Discernment question #3 — Will some big-picture language help explain?
The same principle applies to universities, says Martin E. Marty, Professor Emeritus of the History of Modern Christianity at the University of Chicago Divinity School (for more information, go to www.memarty.com ). Marty believes that Baylor’s present experiences can be very instructive. Based on his analysis, Baylor struggled unsuccessfully with the pull of two conflicting religions–football and Christianity.
Marty writes,”Football, on the collegiate and professional levels and, in a world of trickle-down religions, often in high school and little-kid versions, fits most definitions of religion, some of them vividly at Super Bowls and Texas High School rites, sacrifices, and glorifications.” For starters, he mentions ultimate concern, ceremonial reinforcement, at least quasi-metaphysical depth, emotional exactions, communalism, etc.”
“Baylor is at least temporarily paying for its over-investment in the religion of football,” Marty writes, “or in its failure to let norms of Baylors faith-context and its monitors be alert, conscience guided, and able to provide perspectives.”

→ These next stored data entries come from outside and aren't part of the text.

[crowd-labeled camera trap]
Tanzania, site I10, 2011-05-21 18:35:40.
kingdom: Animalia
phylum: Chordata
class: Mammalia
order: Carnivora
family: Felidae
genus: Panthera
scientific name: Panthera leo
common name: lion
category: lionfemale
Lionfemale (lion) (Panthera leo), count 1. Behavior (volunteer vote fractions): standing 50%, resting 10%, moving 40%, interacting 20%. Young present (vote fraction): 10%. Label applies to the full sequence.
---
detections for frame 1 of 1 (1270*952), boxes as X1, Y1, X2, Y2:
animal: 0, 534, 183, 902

Yet despite Baylor’s present stumble–or perhaps because of it–the oldest university in Texas “can regain perspectives available in the better resources of its Baptist/Christian origins,” opines Marty, a Lutheran. And when Baylor has found its balance, writes Marty, “it can serve as an alerter and guide for others”–a model for every school that also feels the pull of two religions.
POSTSCRIPT — Our age has become accustomed, when bad things happen, to spreading the blame a widely as possible–and also to absolve the actual guilty person(s) of their individual responsibility. In this instance, some call for all of Baylor to feel ashamed. Not so, says Baylor professor Kevin Tankersley in a powerful opinion piece in the Waco Tribune-Herald, of which the following is the closing paragraph. (To read it all,Google the author’s name and the newspaper name.)
“Baylor is not simply one coach or one administrator or any one person, no matter the national recognition or the achievements or the fame or the anything else, good or bad. Baylor is those 16,787 students and those hundreds of faculty and staff members and the 120,000 alumni . . . going to class, going to work, going to their volunteer sites, doing the best work they can to make this world at least their small corner of it a better place.”